La acompañé también a comprar pilchas y hasta le presté dos amigos gay, indispensables para esos trances. Hasta allí, ¿quién puede dudarlo? mi actitud era la de una buena, solidaria y sensata amiga mayor. Hasta que uno de mis ex amigos gay (se quedaron con ella que es más divertida) vino con la nueva de que había una doctora que hacía transplantes de pelo, que a él le estaba quedando divino, y que a un precio baratísimo te sacaba todas las arrugas.

Corina tiene todos los pelos que necesita y no tiene arrugas, así que decidió que yo me hiciera el service en la cara. “Dale, vamos a ver, ¿qué te cuesta?”.

La respuesta final fue: “¡Ochocientos dólares! ¿Gastarme esa plata en eso?”, clamé, pero, lentamente y con montañas de argumentos, fui convencida. Va quedando en claro; la culpa la tuvo ella.

Preliminares

Yo no sé si lo aprendí de Simone de Beauvoir o de mi mamá, pero hace mucho tengo en claro que una siempre debe conservar un poquito de plata escondida. Es lo que yo llamo “dinerito de madre”, ese que escapa a todo control societario y con el cual una puede apuntalar a un hijo en cualquier emergencia (seguro que lo dijo mi vieja). De cualquier manera, aunque suene a “buena madre”, de vez en cuando me hago sonar la plata en mí misma. “Total —me consuelo—, después la vuelvo a juntar y nadie se entera”. Así que decidí invertir el dinerito de madre y ya tenía un problema resuelto. Ahora quedaba por resolver si me lo hacía o no. Gastarme plata que es para mis hijos siempre me da culpas, y las culpas, como se saben, te terminan por arrugar toda. Para redondear la cuestión había tenido el primer calor, ese que nunca supe si me pertenecía o provenía del Servicio Meteorológico, siempre terrorista con la “sensación térmica” en pleno verano. Así que, en peores condiciones que nunca, partí para la doctora de marras que algo me iba a hacer en la cara para que yo quedara radiante y más joven que todos los bebés por nacer. O al menos una cara que me pudiese lavar frente al espejo sin tener que cerrar los ojos.

Y ahora explicame

La doctora era una bellísima morena de Barrio Norte, de la altura de una modelo profesional y deliciosamente flaca. Me explicó que estaba así de bella porque se aplicaba sus propios productos (no pregunté en dónde, porque tenía treinta años la maldita).

Pero la cuestión era simple:

—¿Ves estos surcos que tenés de la nariz a la boca? Bueno, eso te los relleno con plastilina de oro (seguro que era otro producto, pero así lo decodifiqué yo).

—Ajá —repliqué esperando que me explicara qué me iba a dar para crecer hasta su altura y bajar en cuatro aplicaciones los rotundos kilos que me estaban sobrando, pero seguí escuchando.
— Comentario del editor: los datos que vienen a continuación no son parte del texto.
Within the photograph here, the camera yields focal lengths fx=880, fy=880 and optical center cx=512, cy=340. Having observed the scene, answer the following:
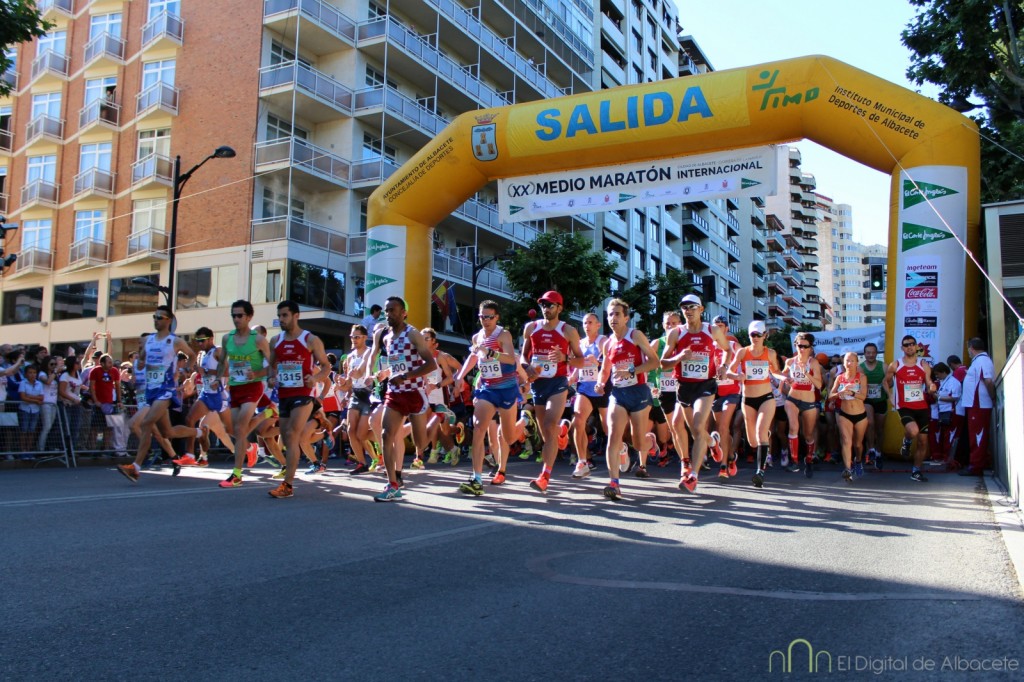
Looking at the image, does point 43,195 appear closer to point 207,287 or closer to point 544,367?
point 207,287

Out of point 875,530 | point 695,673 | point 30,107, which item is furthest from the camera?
point 30,107

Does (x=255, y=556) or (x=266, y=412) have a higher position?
(x=266, y=412)

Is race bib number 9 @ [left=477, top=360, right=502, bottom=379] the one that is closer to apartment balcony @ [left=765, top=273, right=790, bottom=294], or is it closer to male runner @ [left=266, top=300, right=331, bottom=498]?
male runner @ [left=266, top=300, right=331, bottom=498]

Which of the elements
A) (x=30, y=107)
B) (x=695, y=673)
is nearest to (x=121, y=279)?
(x=30, y=107)

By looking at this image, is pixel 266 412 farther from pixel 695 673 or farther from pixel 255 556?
pixel 695 673

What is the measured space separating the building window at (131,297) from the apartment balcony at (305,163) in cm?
686

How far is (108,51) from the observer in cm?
3788

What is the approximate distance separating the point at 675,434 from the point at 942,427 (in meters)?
5.99

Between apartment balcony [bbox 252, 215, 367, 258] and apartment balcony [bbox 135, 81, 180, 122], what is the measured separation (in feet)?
23.1

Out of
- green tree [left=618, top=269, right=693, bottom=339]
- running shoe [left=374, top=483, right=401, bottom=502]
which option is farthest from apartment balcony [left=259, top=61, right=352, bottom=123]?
running shoe [left=374, top=483, right=401, bottom=502]

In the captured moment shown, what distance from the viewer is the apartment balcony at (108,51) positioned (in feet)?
124

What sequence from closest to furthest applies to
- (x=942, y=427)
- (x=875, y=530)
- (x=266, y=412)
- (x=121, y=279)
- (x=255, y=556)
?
(x=255, y=556) < (x=875, y=530) < (x=266, y=412) < (x=942, y=427) < (x=121, y=279)

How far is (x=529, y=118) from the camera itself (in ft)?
56.9

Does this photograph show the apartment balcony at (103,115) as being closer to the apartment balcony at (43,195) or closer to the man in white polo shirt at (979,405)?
the apartment balcony at (43,195)
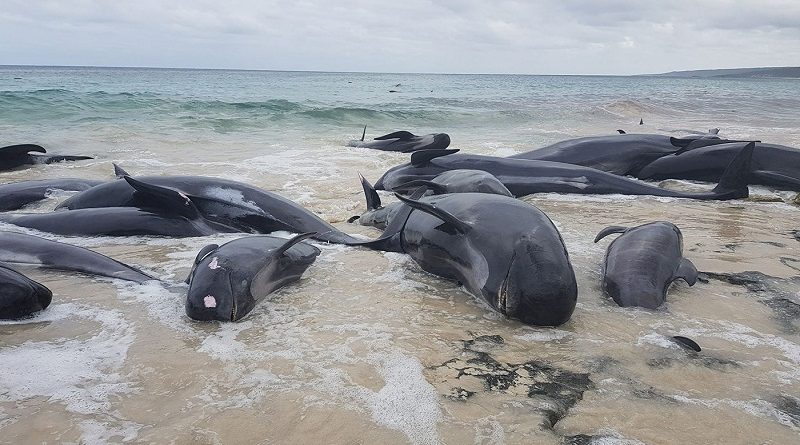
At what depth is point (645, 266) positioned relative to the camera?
14.8 feet

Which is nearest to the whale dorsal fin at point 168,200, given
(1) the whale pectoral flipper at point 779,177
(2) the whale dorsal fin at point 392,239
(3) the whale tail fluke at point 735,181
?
(2) the whale dorsal fin at point 392,239

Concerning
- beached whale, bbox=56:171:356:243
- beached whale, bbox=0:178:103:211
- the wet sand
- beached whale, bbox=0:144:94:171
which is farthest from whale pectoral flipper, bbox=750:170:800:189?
beached whale, bbox=0:144:94:171

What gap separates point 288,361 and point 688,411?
2.01 m

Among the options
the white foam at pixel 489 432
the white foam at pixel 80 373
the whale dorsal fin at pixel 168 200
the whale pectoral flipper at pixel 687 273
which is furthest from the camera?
the whale dorsal fin at pixel 168 200

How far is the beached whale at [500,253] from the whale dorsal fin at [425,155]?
3140mm

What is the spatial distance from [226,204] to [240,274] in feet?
7.89

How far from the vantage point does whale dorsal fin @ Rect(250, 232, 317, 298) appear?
430cm

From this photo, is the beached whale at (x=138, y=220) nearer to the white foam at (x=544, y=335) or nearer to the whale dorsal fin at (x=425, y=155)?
the whale dorsal fin at (x=425, y=155)

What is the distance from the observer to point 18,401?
9.43ft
—¿Ves estas dos arrugas que tenés en el entrecejo?

¿Cómo no las iba a ver si desde mis cuatro años mi mamá me decía: “No frunzas el ceño porque se te va a arrugar”? Lamentablemente no se dio cuenta de que lo fruncía porque era miope y cuando yo lo supe, no me puse anteojos por coquetería. Resultado: ceño fruncido.

—¿Las ves? Bueno, allí te pongo botox, te paralizo el músculo y se te alisa la cara.

—¿Qué es el botox? —indagué.

El botox, por si se animan a saberlo, es un derivado del curare. Si algo conocen sobre los indios, sabrán también que lo usan para paralizar a sus enemigos con cerbatanas. Cuando les aciertan, los enemigos caen muertitos y después se los comen las hormigas o lo que ande más cerca. Era el momento de retirarse, pero en lugar de irme pregunté: “¿Y cuánto dura el efecto?”. Lo sorprendente es que sólo sirve por ocho meses… Así y todo me quedé. ¡Arrésteme sargento!

Y todo por nada

El operativo comenzó un viernes a la noche para culminar un miércoles. Obviamente, no le comenté nada a nadie, salvo a Corina. Mi enano de cabecera ni se dio cuenta, aunque yo llegaba por las noches con la cara desfigurada y la burda excusa de que había ido al dentista. Pero como sabe que tengo muchos dientes, que me estuviera arrancando algunos no lo alteraba en absoluto

Me gustaría contar brevemente la parte patética de la anécdota.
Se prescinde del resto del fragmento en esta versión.